Deakin Communicating Science 2016

EES 200/101

The Blue Move

If you’re an obsessive follower of earth porn then read on – You will be awed by these incredible images.

Travel has become a rite of passage. Some travel overseas and some travel below them.

Art is in the Sea

The Museo Atlantico is Spain’s new snorkelling and scuba diving site. The underwater art Museum opened as of February this year. The aquamarine beauty takes art to a whole new level.The installations are about 14m below the surface of the Atlantic Ocean – on the Coast of Lanzarote, west of Morocco


Imagine snorkeling through this artificial reef, shaped like people but microscopic organisms living abundantly on them. Sharks, turtles colorful fish all living in these reefs!

Artist Jason deCaires Taylor depicts a number of humanitarian scenes. The installations draw on a ‘dialogue between art and nature’. It is an artificial reef that attempts to shelter a number of marine organisms as well as highlighting the global crisis of our oceans. He has taken conservation art to the deep blue. tamcc-02-jason-decaires-taylor-sculpture

Lets take a dive deep under the water

When you take a breath to dive under the water an interesting phenomena occurs called the Mammalian Diving Response. As you dive deeper below the water’s surface your heart rate decreases. This is an attempt for the body to conserve oxygen. The blood in your body begins to flow from the ams and legs towards the vital organs.

#### [Given material]
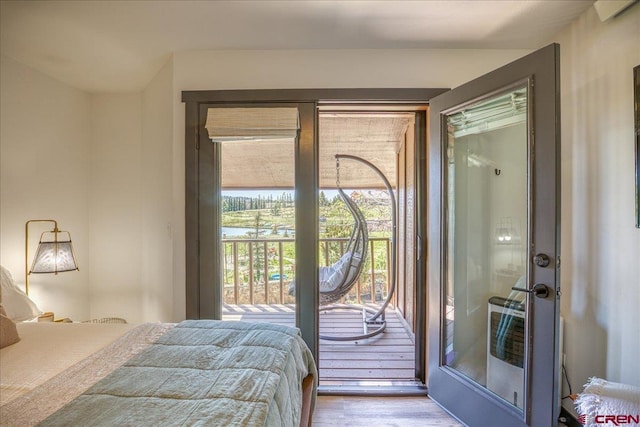 190 Luxury Pl Unit 3, Pagosa Springs, CO 81147 - bedroom featuring wood finished floors and access to exterior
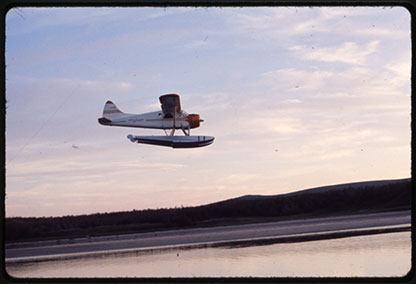 A float plane flying over a pond.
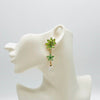 Handgemaakt statement oorbel light green flower handgemaakt door MUZE earrings. Gratis geleverd binnen nederland en belgie.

#### [What to do]
a. Name every geographic place mentioned in the blog post about the underwater museum.
b. According to the blog post about the underwater museum, how far below the surface are the Museo Atlantico installations?
c. Extend the blog post about the underwater museum, picking up after its final sentence.
Nothing in the listing is needed here.

#### [Set of answers]
a. Spain, the Atlantic Ocean, Lanzarote, Morocco

b. About 14m below the surface of the Atlantic Ocean.

c.
As you dive further down the pressure increases. This is the sum of the all pressures, both the air and water above you. The further down you dive, the greater to pressure. With increasing pressure the body compresses air spaces in the body, the lungs and the ears particularly.

Up until 1949, scientists believed that pressure 30m underwater would kill a human. This was based on Boyle’s Law which explains a relationship between the volume of gas and pressure. Scientists believed that the lungs would collapse.

Italian air force lieutenant Raimondo Bucher transcended this belief  as he completed a free-dive to 30m depth on one breath.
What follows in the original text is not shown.